**Text block**
# How could i cover a gazebo frame and attach black plastic to it?



## EverydayisHalloween311 (Oct 14, 2011)

This is the gazebo frame I'm using for my clown room. I wanna cover it with black plastic but have no clue what the best way to do that would be? Any advice from some haunt veterans would be appreciated. Here's the frame.


----------



## silentskream (Sep 20, 2012)

is the frame metal or PVC?
and do you already have the black plastic? if so, what kind are you using?

my gut would be to use pvc glue or contractor adhesive to glue it in place.. but it depends on the details


----------



## EverydayisHalloween311 (Oct 14, 2011)

It's metal and I just bought the black plastic at Walmart in a $10 roll


----------



## silentskream (Sep 20, 2012)

hm. yeah metal means the pvc glue wont work on it.. and contractors adhesive will get pricey too. but it would work.

that said, your best bet might actually be to wrap the plastic around the metal poles and attach it to itself with adhesive.. this would have the added benefit of being able to slide off the poles after halloween so you can take it apart for storage.


----------



## EverydayisHalloween311 (Oct 14, 2011)

Maybe wrap it around like u said and use zip ties since I can't use staple gun? And what type of adhesive if I go that route? Gotta factor in wind. I can stake it down with tent stakes also i have the original tent that goes on the frame but I wanted it to be black so I can add stuff to it.


----------



## silentskream (Sep 20, 2012)

if you use zip ties, the holes wil tear the plastic when the wind blows. basically no holes are allowed if you want it to stay up for any length of time.

i've never used that particular plastic - so i'm not sure what the best adhesive might be. hopefully someone else can chime in with input on that.


----------



## MapThePlanet (Nov 12, 2010)

I was thinking along the same lines as SS....if you can wrap it around the pole then glue it to itself in sections...4 sections then one for a doorway...Or maybe something as simple as Velcro on the poles and the other side stuck to the plastic...makes tear down a bit easier


----------



## EverydayisHalloween311 (Oct 14, 2011)

Hmmm I wonder if spray elmers glue would work or maybe something a bit stronger


----------



## silentskream (Sep 20, 2012)

i think something stronger will be needed.. you can peel elmers off of just about anything plastic.. anything washable will come right off.
I know there's a spray adhesive that ppl use to reattach the fabric liners to the roof of your car. thats the first thing i thought of.. I like the velcro idea, but again, you gotta find adhesive for it if it's not peel and stick 
gorilla glue might work, but thats a LOT of gorilla glue.
same w/ superglue.. it could end up costing a fortune.
i wonder if spray foam (great stuff) would work as an adhesive.. it did a pretty good job of sticking to my plastic bag pumpkins. it's not cheap either, but a few cans would go a long way.

unfortunately, this might be a trial and error issue..

**Written request 1**
In the gazebo thread, where was the black plastic bought, and what did it cost?
**Written request 2**
Copy the part of the gazebo thread between "Hmmm I wonder" and "of gorilla glue.", inclusive, word for word.

**Extracted records**
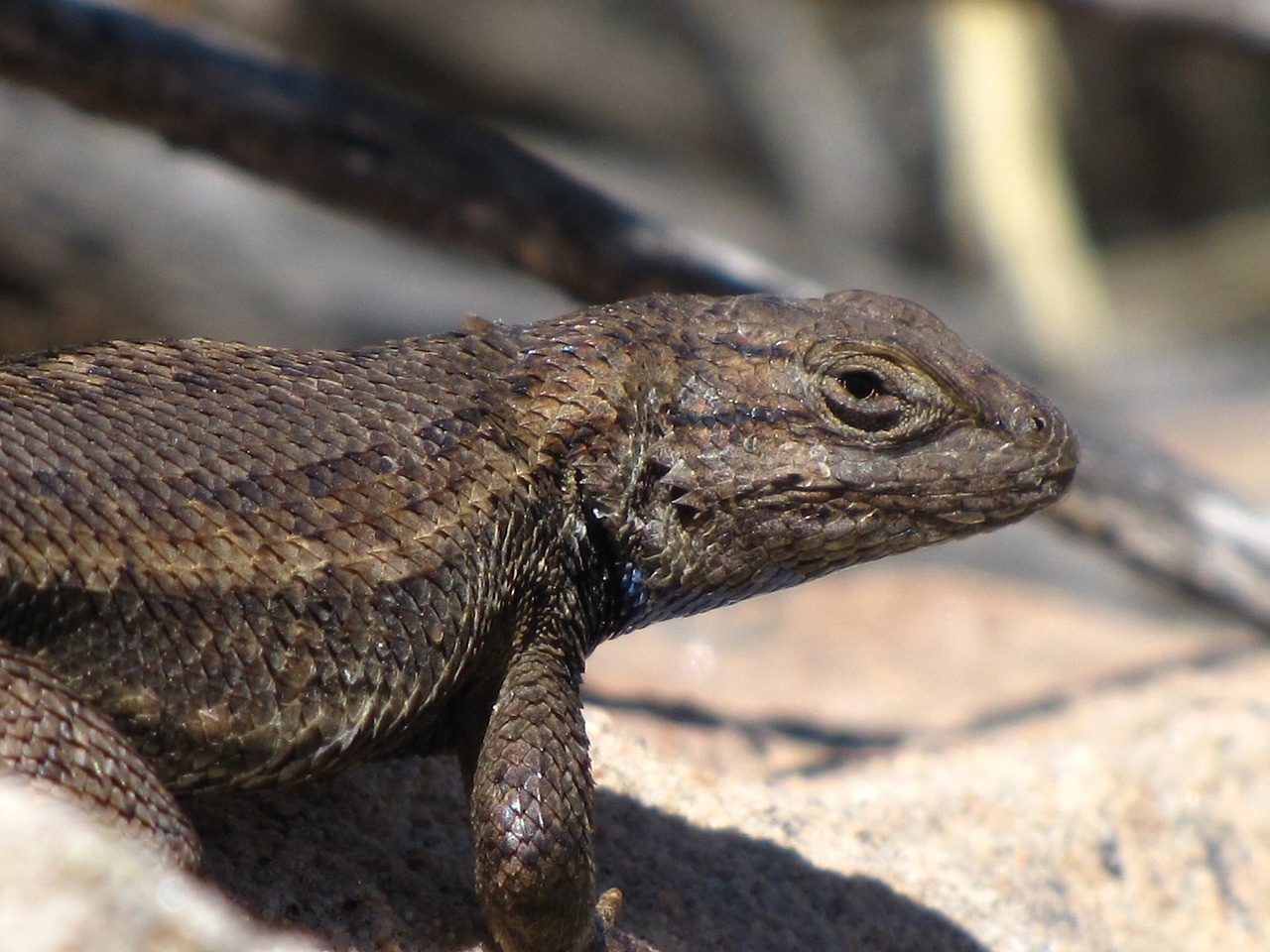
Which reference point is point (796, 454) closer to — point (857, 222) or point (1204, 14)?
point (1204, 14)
* * *
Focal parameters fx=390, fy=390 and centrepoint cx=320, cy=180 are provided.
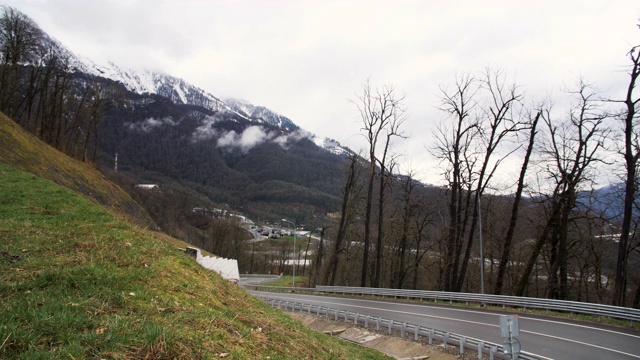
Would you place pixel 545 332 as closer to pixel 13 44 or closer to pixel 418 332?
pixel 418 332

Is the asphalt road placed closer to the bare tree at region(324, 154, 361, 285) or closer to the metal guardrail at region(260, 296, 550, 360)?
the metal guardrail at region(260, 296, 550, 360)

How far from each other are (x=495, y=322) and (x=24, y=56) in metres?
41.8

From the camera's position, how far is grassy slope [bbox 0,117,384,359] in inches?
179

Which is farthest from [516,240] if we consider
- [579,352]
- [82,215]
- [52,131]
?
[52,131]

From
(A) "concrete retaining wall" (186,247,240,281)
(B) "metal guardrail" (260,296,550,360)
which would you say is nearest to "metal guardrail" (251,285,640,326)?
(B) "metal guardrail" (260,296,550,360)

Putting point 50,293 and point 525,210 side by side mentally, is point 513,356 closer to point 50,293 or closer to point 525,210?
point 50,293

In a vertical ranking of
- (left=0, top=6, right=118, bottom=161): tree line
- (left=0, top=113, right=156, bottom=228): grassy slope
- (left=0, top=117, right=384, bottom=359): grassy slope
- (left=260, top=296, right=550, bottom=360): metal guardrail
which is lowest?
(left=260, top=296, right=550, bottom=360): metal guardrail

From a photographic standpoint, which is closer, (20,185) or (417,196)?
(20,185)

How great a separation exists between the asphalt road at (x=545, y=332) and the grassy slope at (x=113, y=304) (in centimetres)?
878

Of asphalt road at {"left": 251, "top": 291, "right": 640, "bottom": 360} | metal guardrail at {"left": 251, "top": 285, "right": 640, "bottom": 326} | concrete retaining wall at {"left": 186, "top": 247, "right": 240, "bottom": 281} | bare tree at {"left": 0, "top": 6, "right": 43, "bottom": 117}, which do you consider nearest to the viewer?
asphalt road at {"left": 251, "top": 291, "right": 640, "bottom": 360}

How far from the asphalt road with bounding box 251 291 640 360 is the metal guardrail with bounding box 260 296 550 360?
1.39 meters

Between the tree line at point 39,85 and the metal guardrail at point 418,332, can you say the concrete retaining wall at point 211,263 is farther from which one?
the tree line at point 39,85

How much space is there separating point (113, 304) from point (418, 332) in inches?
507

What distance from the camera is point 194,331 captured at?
...
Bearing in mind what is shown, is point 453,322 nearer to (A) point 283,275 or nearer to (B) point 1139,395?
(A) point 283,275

**Complete output 1**
At Walmart, in a $10 roll.

**Complete output 2**
Hmmm I wonder if spray elmers glue would work or maybe something a bit stronger


----------



## silentskream (Sep 20, 2012)

i think something stronger will be needed.. you can peel elmers off of just about anything plastic.. anything washable will come right off.
I know there's a spray adhesive that ppl use to reattach the fabric liners to the roof of your car. thats the first thing i thought of.. I like the velcro idea, but again, you gotta find adhesive for it if it's not peel and stick 
gorilla glue might work, but thats a LOT of gorilla glue.